We also investigated the parameter estimation and hypothesis testing of the two models with NB regression and Poisson regression assumption of the read counts for different application scope (results not shown). NB regression is suggested when the over-dispersion is relatively large and Poisson regression is suggested to be used for small over-dispersion. For observed RNA-seq data with excessive zeros, for example, when estimated \({\mu }_{{\overrightarrow{A}}_{1}{A}_{2}}\) or \({\mu }_{{\overrightarrow{A}}_{2}{A}_{1}}\) in Eq. (5) equals to zero, we suggest adding one to the read counts to satisfy the hypothesis of data distribution. Fitting a zero-inflated Poisson regression is another promising direction to address such problems, which warrants a future research goal.
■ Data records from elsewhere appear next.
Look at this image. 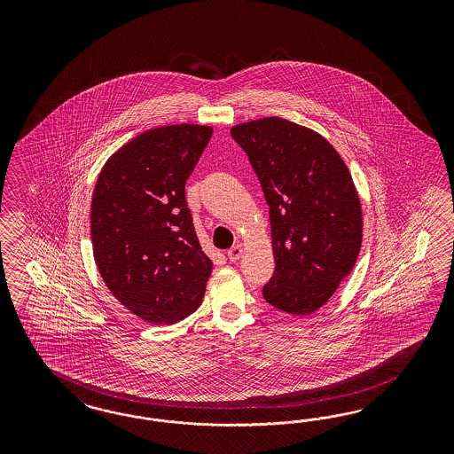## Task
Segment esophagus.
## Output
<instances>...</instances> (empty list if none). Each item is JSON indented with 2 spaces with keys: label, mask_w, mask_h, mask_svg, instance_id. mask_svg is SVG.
<instances>
[{
  "label": "esophagus",
  "mask_w": 454,
  "mask_h": 454,
  "mask_svg": "<svg viewBox=\"0 0 454 454\" xmlns=\"http://www.w3.org/2000/svg\"><path fill=\"white\" fill-rule=\"evenodd\" d=\"M241 254H243V247H241V245H236V247L228 249V258H230V262H238V260L241 258Z\"/></svg>",
  "instance_id": "obj_1"
}]
</instances>
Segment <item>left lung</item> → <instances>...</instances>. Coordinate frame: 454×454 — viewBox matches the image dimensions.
Wrapping results in <instances>:
<instances>
[{"mask_svg": "<svg viewBox=\"0 0 454 454\" xmlns=\"http://www.w3.org/2000/svg\"><path fill=\"white\" fill-rule=\"evenodd\" d=\"M270 207L275 275L264 300L296 317L330 300L356 264L363 215L343 158L317 131L271 116L231 128Z\"/></svg>", "mask_w": 454, "mask_h": 454, "instance_id": "left-lung-1", "label": "left lung"}]
</instances>
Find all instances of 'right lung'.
I'll use <instances>...</instances> for the list:
<instances>
[{
    "mask_svg": "<svg viewBox=\"0 0 454 454\" xmlns=\"http://www.w3.org/2000/svg\"><path fill=\"white\" fill-rule=\"evenodd\" d=\"M213 128L169 124L133 137L105 163L91 201L99 275L133 315L171 325L203 301L213 262L192 226L184 184Z\"/></svg>",
    "mask_w": 454,
    "mask_h": 454,
    "instance_id": "add662e5",
    "label": "right lung"
}]
</instances>
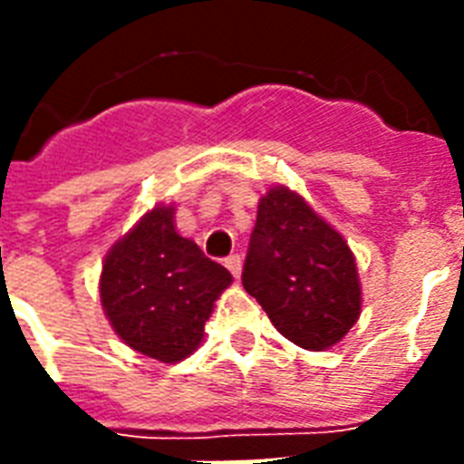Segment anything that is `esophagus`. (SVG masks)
Segmentation results:
<instances>
[{
    "mask_svg": "<svg viewBox=\"0 0 464 464\" xmlns=\"http://www.w3.org/2000/svg\"><path fill=\"white\" fill-rule=\"evenodd\" d=\"M224 265H226V267H228V272H231V275L236 276V279H238L240 272H243V257H240L238 253H236V255H228V257H226Z\"/></svg>",
    "mask_w": 464,
    "mask_h": 464,
    "instance_id": "1",
    "label": "esophagus"
}]
</instances>
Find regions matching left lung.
I'll return each mask as SVG.
<instances>
[{
    "instance_id": "1",
    "label": "left lung",
    "mask_w": 464,
    "mask_h": 464,
    "mask_svg": "<svg viewBox=\"0 0 464 464\" xmlns=\"http://www.w3.org/2000/svg\"><path fill=\"white\" fill-rule=\"evenodd\" d=\"M243 286L294 344L323 352L361 315L356 260L304 197L272 188L260 199Z\"/></svg>"
}]
</instances>
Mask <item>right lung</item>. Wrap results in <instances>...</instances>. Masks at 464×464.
Returning <instances> with one entry per match:
<instances>
[{
  "label": "right lung",
  "instance_id": "add662e5",
  "mask_svg": "<svg viewBox=\"0 0 464 464\" xmlns=\"http://www.w3.org/2000/svg\"><path fill=\"white\" fill-rule=\"evenodd\" d=\"M173 207H156L118 240L103 262L101 304L134 352L175 363L204 337L214 301L233 282L195 240L173 226Z\"/></svg>",
  "mask_w": 464,
  "mask_h": 464
}]
</instances>
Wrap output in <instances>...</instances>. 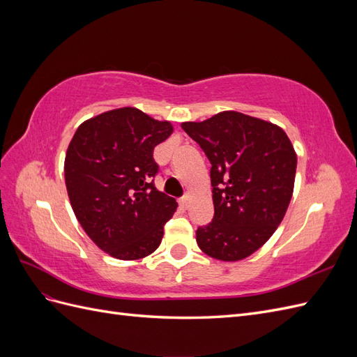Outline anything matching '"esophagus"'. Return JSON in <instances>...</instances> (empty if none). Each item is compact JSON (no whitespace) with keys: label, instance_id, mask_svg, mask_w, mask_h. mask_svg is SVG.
<instances>
[{"label":"esophagus","instance_id":"34e87169","mask_svg":"<svg viewBox=\"0 0 357 357\" xmlns=\"http://www.w3.org/2000/svg\"><path fill=\"white\" fill-rule=\"evenodd\" d=\"M178 204H180L181 208H188L189 204H190V195H185L183 198H180Z\"/></svg>","mask_w":357,"mask_h":357}]
</instances>
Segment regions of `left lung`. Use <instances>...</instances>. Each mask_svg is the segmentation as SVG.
I'll return each instance as SVG.
<instances>
[{
    "label": "left lung",
    "instance_id": "8db88e82",
    "mask_svg": "<svg viewBox=\"0 0 357 357\" xmlns=\"http://www.w3.org/2000/svg\"><path fill=\"white\" fill-rule=\"evenodd\" d=\"M207 155L214 218L197 243L210 257L235 262L261 248L282 223L294 193L296 153L282 128L238 112L181 123Z\"/></svg>",
    "mask_w": 357,
    "mask_h": 357
}]
</instances>
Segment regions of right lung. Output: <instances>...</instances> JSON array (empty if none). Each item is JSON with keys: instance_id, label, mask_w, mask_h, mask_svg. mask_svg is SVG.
<instances>
[{"instance_id": "right-lung-1", "label": "right lung", "mask_w": 357, "mask_h": 357, "mask_svg": "<svg viewBox=\"0 0 357 357\" xmlns=\"http://www.w3.org/2000/svg\"><path fill=\"white\" fill-rule=\"evenodd\" d=\"M172 134L134 107L95 116L75 131L63 172L73 211L101 250L122 261L153 253L177 202L153 185V149Z\"/></svg>"}]
</instances>
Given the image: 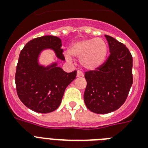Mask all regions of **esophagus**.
<instances>
[{
  "instance_id": "1",
  "label": "esophagus",
  "mask_w": 148,
  "mask_h": 148,
  "mask_svg": "<svg viewBox=\"0 0 148 148\" xmlns=\"http://www.w3.org/2000/svg\"><path fill=\"white\" fill-rule=\"evenodd\" d=\"M81 76H84V74L80 70H78L77 71V77H81Z\"/></svg>"
}]
</instances>
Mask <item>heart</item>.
<instances>
[{
    "instance_id": "heart-1",
    "label": "heart",
    "mask_w": 148,
    "mask_h": 148,
    "mask_svg": "<svg viewBox=\"0 0 148 148\" xmlns=\"http://www.w3.org/2000/svg\"><path fill=\"white\" fill-rule=\"evenodd\" d=\"M70 55L79 58L81 66L87 70H95L103 64L108 53V45L102 39H86L77 41L70 46ZM67 60H71L69 54Z\"/></svg>"
}]
</instances>
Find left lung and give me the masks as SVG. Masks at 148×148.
Returning <instances> with one entry per match:
<instances>
[{
	"label": "left lung",
	"instance_id": "left-lung-1",
	"mask_svg": "<svg viewBox=\"0 0 148 148\" xmlns=\"http://www.w3.org/2000/svg\"><path fill=\"white\" fill-rule=\"evenodd\" d=\"M110 55L97 70L85 73L84 99L86 107L96 114H108L125 103L133 84V59L129 50L114 38L105 35Z\"/></svg>",
	"mask_w": 148,
	"mask_h": 148
}]
</instances>
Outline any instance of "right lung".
<instances>
[{
  "label": "right lung",
  "instance_id": "obj_1",
  "mask_svg": "<svg viewBox=\"0 0 148 148\" xmlns=\"http://www.w3.org/2000/svg\"><path fill=\"white\" fill-rule=\"evenodd\" d=\"M62 40L43 36L28 42L20 53L15 74L17 93L22 103L38 113H50L60 106L67 86L76 77V70L66 73L53 62L43 66L39 62L42 51L51 49L64 61Z\"/></svg>",
  "mask_w": 148,
  "mask_h": 148
}]
</instances>
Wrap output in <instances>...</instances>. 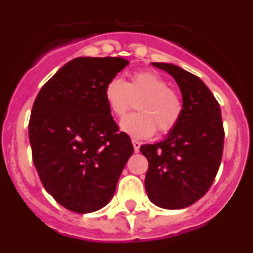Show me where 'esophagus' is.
Wrapping results in <instances>:
<instances>
[{
	"instance_id": "34e87169",
	"label": "esophagus",
	"mask_w": 253,
	"mask_h": 253,
	"mask_svg": "<svg viewBox=\"0 0 253 253\" xmlns=\"http://www.w3.org/2000/svg\"><path fill=\"white\" fill-rule=\"evenodd\" d=\"M131 143H133L134 151H135V152H138V151H139V148H140V144H142V143H140V142H138V140H135V139H133V140H131Z\"/></svg>"
}]
</instances>
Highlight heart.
Here are the masks:
<instances>
[{"label": "heart", "mask_w": 253, "mask_h": 253, "mask_svg": "<svg viewBox=\"0 0 253 253\" xmlns=\"http://www.w3.org/2000/svg\"><path fill=\"white\" fill-rule=\"evenodd\" d=\"M104 97L109 110L122 118L130 109L131 102L138 100L137 110L124 118L122 130L135 139L152 137L156 130L169 133L180 122L184 104L180 93L169 87V82L153 71H138L128 82L119 77L107 81Z\"/></svg>", "instance_id": "heart-1"}]
</instances>
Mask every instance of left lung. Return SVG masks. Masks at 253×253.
Returning <instances> with one entry per match:
<instances>
[{
	"label": "left lung",
	"mask_w": 253,
	"mask_h": 253,
	"mask_svg": "<svg viewBox=\"0 0 253 253\" xmlns=\"http://www.w3.org/2000/svg\"><path fill=\"white\" fill-rule=\"evenodd\" d=\"M152 64L175 78L184 111L163 142L140 147L148 160L144 185L153 204L182 209L207 194L220 166L224 144L220 106L195 75L175 64Z\"/></svg>",
	"instance_id": "8db88e82"
}]
</instances>
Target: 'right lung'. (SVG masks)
Masks as SVG:
<instances>
[{"label":"right lung","instance_id":"add662e5","mask_svg":"<svg viewBox=\"0 0 253 253\" xmlns=\"http://www.w3.org/2000/svg\"><path fill=\"white\" fill-rule=\"evenodd\" d=\"M129 62L75 58L42 87L29 122L33 162L45 190L66 209L92 213L115 194L133 154L104 97L105 84Z\"/></svg>","mask_w":253,"mask_h":253}]
</instances>
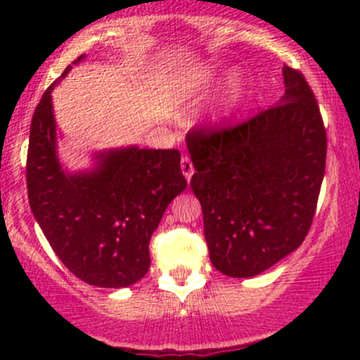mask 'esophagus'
Wrapping results in <instances>:
<instances>
[{
    "instance_id": "esophagus-1",
    "label": "esophagus",
    "mask_w": 360,
    "mask_h": 360,
    "mask_svg": "<svg viewBox=\"0 0 360 360\" xmlns=\"http://www.w3.org/2000/svg\"><path fill=\"white\" fill-rule=\"evenodd\" d=\"M181 172H183L184 179H186V181H190L191 176H193L195 169H193V163H191L190 157L181 158Z\"/></svg>"
}]
</instances>
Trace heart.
<instances>
[{"mask_svg": "<svg viewBox=\"0 0 360 360\" xmlns=\"http://www.w3.org/2000/svg\"><path fill=\"white\" fill-rule=\"evenodd\" d=\"M221 79H228L226 90L221 94L217 106L209 116L210 125H223L233 118L245 101V85L240 76H235L233 71H224L219 64L207 63L198 66L186 68L179 71L174 78V94L179 99H193L216 86Z\"/></svg>", "mask_w": 360, "mask_h": 360, "instance_id": "obj_1", "label": "heart"}]
</instances>
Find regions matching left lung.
<instances>
[{"mask_svg":"<svg viewBox=\"0 0 360 360\" xmlns=\"http://www.w3.org/2000/svg\"><path fill=\"white\" fill-rule=\"evenodd\" d=\"M285 92L240 125L188 134L210 261L249 278L301 245L326 170V129L303 75L282 69Z\"/></svg>","mask_w":360,"mask_h":360,"instance_id":"left-lung-1","label":"left lung"}]
</instances>
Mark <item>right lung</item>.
<instances>
[{"label": "right lung", "instance_id": "1", "mask_svg": "<svg viewBox=\"0 0 360 360\" xmlns=\"http://www.w3.org/2000/svg\"><path fill=\"white\" fill-rule=\"evenodd\" d=\"M71 69L46 89L32 115L29 205L71 274L96 288H129L150 270L151 235L169 203L186 188L181 153L130 144L94 151L92 165L69 170L57 151L60 132L52 92Z\"/></svg>", "mask_w": 360, "mask_h": 360}]
</instances>
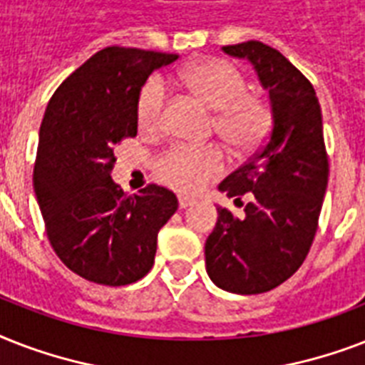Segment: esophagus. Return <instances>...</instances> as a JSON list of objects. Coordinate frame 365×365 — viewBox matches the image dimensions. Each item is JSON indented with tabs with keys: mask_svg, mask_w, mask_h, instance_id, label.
<instances>
[{
	"mask_svg": "<svg viewBox=\"0 0 365 365\" xmlns=\"http://www.w3.org/2000/svg\"><path fill=\"white\" fill-rule=\"evenodd\" d=\"M197 200L191 199V197H180V208H189V206H193Z\"/></svg>",
	"mask_w": 365,
	"mask_h": 365,
	"instance_id": "esophagus-1",
	"label": "esophagus"
}]
</instances>
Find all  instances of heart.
I'll list each match as a JSON object with an SVG mask.
<instances>
[{
	"label": "heart",
	"instance_id": "b5f03b06",
	"mask_svg": "<svg viewBox=\"0 0 365 365\" xmlns=\"http://www.w3.org/2000/svg\"><path fill=\"white\" fill-rule=\"evenodd\" d=\"M174 81L187 88L200 104L214 113V130L237 151L255 149L271 130V108L265 100L248 93V83L235 66L223 60H202L178 71ZM166 102L165 83L151 79L136 98V123L142 130H155ZM155 170L166 185L195 193L222 174L223 157L214 148L193 149L174 145L160 155Z\"/></svg>",
	"mask_w": 365,
	"mask_h": 365
}]
</instances>
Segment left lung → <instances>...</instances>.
<instances>
[{
  "instance_id": "left-lung-1",
  "label": "left lung",
  "mask_w": 365,
  "mask_h": 365,
  "mask_svg": "<svg viewBox=\"0 0 365 365\" xmlns=\"http://www.w3.org/2000/svg\"><path fill=\"white\" fill-rule=\"evenodd\" d=\"M246 58L269 91L272 126L257 153L231 172L220 191L244 216L217 208L206 239V272L231 294H263L288 280L305 261L318 229L328 187V153L322 111L311 81L277 48L261 41L223 47Z\"/></svg>"
}]
</instances>
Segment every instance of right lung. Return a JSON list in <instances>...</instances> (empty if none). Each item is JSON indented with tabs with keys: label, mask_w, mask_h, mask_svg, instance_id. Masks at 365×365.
Segmentation results:
<instances>
[{
	"label": "right lung",
	"mask_w": 365,
	"mask_h": 365,
	"mask_svg": "<svg viewBox=\"0 0 365 365\" xmlns=\"http://www.w3.org/2000/svg\"><path fill=\"white\" fill-rule=\"evenodd\" d=\"M178 54L106 47L66 79L39 126L34 191L51 246L91 282L126 286L153 267L157 235L176 195L149 183L126 195L113 180L117 143L138 134L143 83Z\"/></svg>",
	"instance_id": "1"
}]
</instances>
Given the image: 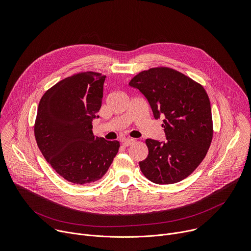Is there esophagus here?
Masks as SVG:
<instances>
[{"label":"esophagus","mask_w":251,"mask_h":251,"mask_svg":"<svg viewBox=\"0 0 251 251\" xmlns=\"http://www.w3.org/2000/svg\"><path fill=\"white\" fill-rule=\"evenodd\" d=\"M134 142H135V140H134V139H131V138H127V139H125V140L123 141V146H125V147H128V146L132 145Z\"/></svg>","instance_id":"obj_1"}]
</instances>
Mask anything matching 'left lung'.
Wrapping results in <instances>:
<instances>
[{
  "label": "left lung",
  "instance_id": "8db88e82",
  "mask_svg": "<svg viewBox=\"0 0 251 251\" xmlns=\"http://www.w3.org/2000/svg\"><path fill=\"white\" fill-rule=\"evenodd\" d=\"M129 85L147 98L155 119L164 117L167 141L146 140L149 154L139 162L142 173L159 185L181 182L204 159L212 140L207 93L192 78L163 66L141 71Z\"/></svg>",
  "mask_w": 251,
  "mask_h": 251
}]
</instances>
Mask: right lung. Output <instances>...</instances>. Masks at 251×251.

Still, this study has several limitations. First, family data such as trios are needed to obtain the genotypes of heterozygotes in the offspring. Imputation-based approaches might be useful for haplotype-based inference of the phase of the heterozygotes, such as BEAGLE (Browning and Browning 2009). Second, borrowing information from the whole samples will allow for more accurate modeling of the RNA-seq data. A third important direction would be incorporating the testing of allele specific gene expression (ASE) as conducted in Zhabotynsky’s work so that we can extend our work to model both ASE and POE for candidate cis-eQTLs (Zhabotynsky et al. 2019). The decreased cost of RNA-seq technology and future studies in methodology are warranted to achieve a more powerful estimation of decomposed variance from different genetic components.